Se distraire

La Moustache, de Emmanuel Carrère

Je ne m’attendais pas à quelque chose de débile comme ça. J’avais entendu dire que c’était drôle, mais je n’avais pas compris que c’était aussi malaisant et troublant et complètement cinglé. Seriez-vous plus du genre à rire de délice ou à fuir, écoeurés?

Résumé

Le narrateur se rase tous les jours. Il aime garder sa moustache bien nette. Un jour, il demande à sa femme : “Est-ce que tu penses que tu m’aimerais sans moustache?” Elle répond : “Je ne sais pas, je t’ai toujours connu sans. Mais ça pourrait être joli, oui.”

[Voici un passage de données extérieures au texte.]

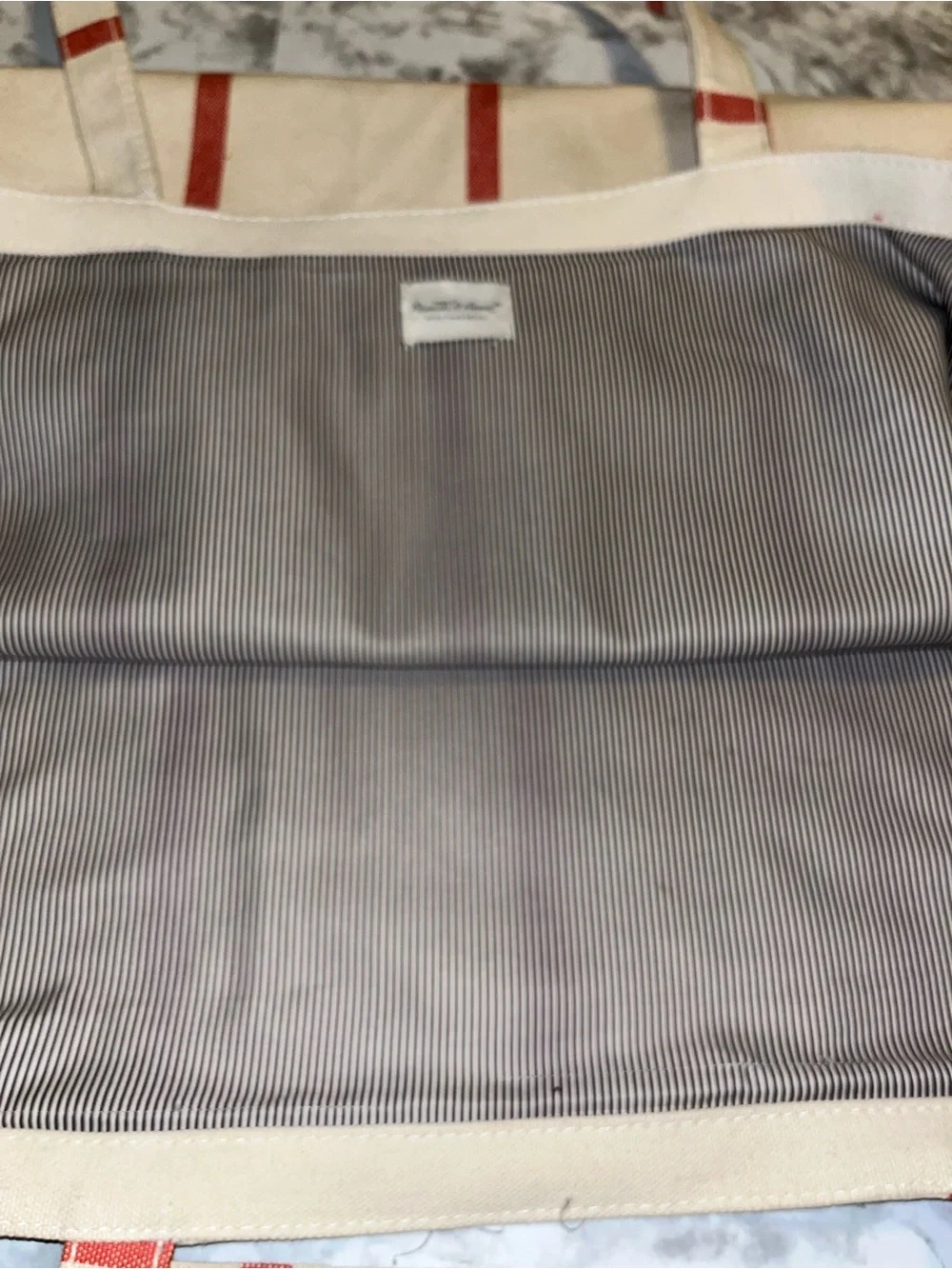 Large Hearth & Hand Cancas Cream Tote with Red Stripes and Turquoise Monogram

Il décide alors de la surprendre, et lors de sa séance de rasage quotidienne, il rase sa moustache. Il attend la réaction de sa femme. Mais celle-ci ne vient jamais. Elle ne fait aucun commentaire, ne démontre aucun signe de surprise, absolument rien. Déboussolé, il refuse toutefois de pointer l’évidence. Elle doit faire une blague, une drôle de blague, mais elle finira par céder. Mais lors d’un souper avec de vieux amis, encore une fois, personne ne souligne le changement drastique sur son visage. Pire: sa femme insiste sur le fait qu’il n’a jamais eu de moustache.

D’un acte banal, on dégringole alors rapidement vers la paranoïa… et la folie.

Impressions

Certaines personnes n’ont pas aimé le livre, parce que la fin ne conclut rien et que le livre ne fait aucun sens. Moi, je trouve que c’est sa force.

J’ai trouvé fascinant à quel point on passait d’un événement si banal à un malaise aussi grand, et ce, si graduellement. On ne se doute jamais à quel point ça peut mal tourner, à quel point la prochaine étape sera tordue, on comprend les gestes du narrateur et, comme lui, on est complètement désarçonnés par la réaction du monde autour de lui. On ne comprend rien, et lui non plus. Et quand la goutte finale vient faire déborder le vase, on comprend pourquoi le narrateur fait ce qu’il fait.

Ce n’est pas un roman très profond, mais c’est certainement un roman qui suscite des émotions plutôt intenses, et on ne peut nier qu’Emmanuel Carrère écrit bien. (Enfin, oui, sûrement qu’on peut le nier, mais je ne suis pas d’accord.) Ce sont des petites montagnes russes dans un livre somme tout court et facilement digérable. Emmanuel Carrère est un auteur reconnu et encensé, et comme premier contact, je trouve que La Moustache est parfait.